How to complete this task :: Copy exactly the run of lines that begins at the line with "generalliabilities" and ends at the final line of the entries.

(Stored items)

__________________________________________________

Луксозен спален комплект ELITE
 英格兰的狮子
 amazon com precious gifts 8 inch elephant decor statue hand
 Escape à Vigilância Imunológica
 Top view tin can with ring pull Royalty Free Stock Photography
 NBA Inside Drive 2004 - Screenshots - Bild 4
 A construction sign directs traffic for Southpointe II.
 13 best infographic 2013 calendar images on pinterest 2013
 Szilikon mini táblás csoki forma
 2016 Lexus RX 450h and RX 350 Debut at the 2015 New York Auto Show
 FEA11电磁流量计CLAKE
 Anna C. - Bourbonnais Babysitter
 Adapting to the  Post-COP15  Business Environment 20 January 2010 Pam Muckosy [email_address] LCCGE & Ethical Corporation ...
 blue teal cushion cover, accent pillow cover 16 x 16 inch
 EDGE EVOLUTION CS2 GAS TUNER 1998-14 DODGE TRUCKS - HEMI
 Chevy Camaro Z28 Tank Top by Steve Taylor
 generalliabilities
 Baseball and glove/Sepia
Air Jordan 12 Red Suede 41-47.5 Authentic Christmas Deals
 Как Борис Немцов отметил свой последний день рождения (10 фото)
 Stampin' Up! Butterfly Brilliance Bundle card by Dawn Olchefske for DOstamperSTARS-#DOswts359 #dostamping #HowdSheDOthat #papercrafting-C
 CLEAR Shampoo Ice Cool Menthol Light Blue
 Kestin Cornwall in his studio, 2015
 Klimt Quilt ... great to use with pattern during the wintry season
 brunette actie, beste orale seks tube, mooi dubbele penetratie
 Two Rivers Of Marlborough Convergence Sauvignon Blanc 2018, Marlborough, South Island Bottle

__________________________________________________

Exercise result ::
 generalliabilities
 Baseball and glove/Sepia
Air Jordan 12 Red Suede 41-47.5 Authentic Christmas Deals
 Как Борис Немцов отметил свой последний день рождения (10 фото)
 Stampin' Up! Butterfly Brilliance Bundle card by Dawn Olchefske for DOstamperSTARS-#DOswts359 #dostamping #HowdSheDOthat #papercrafting-C
 CLEAR Shampoo Ice Cool Menthol Light Blue
 Kestin Cornwall in his studio, 2015
 Klimt Quilt ... great to use with pattern during the wintry season
 brunette actie, beste orale seks tube, mooi dubbele penetratie
 Two Rivers Of Marlborough Convergence Sauvignon Blanc 2018, Marlborough, South Island Bottle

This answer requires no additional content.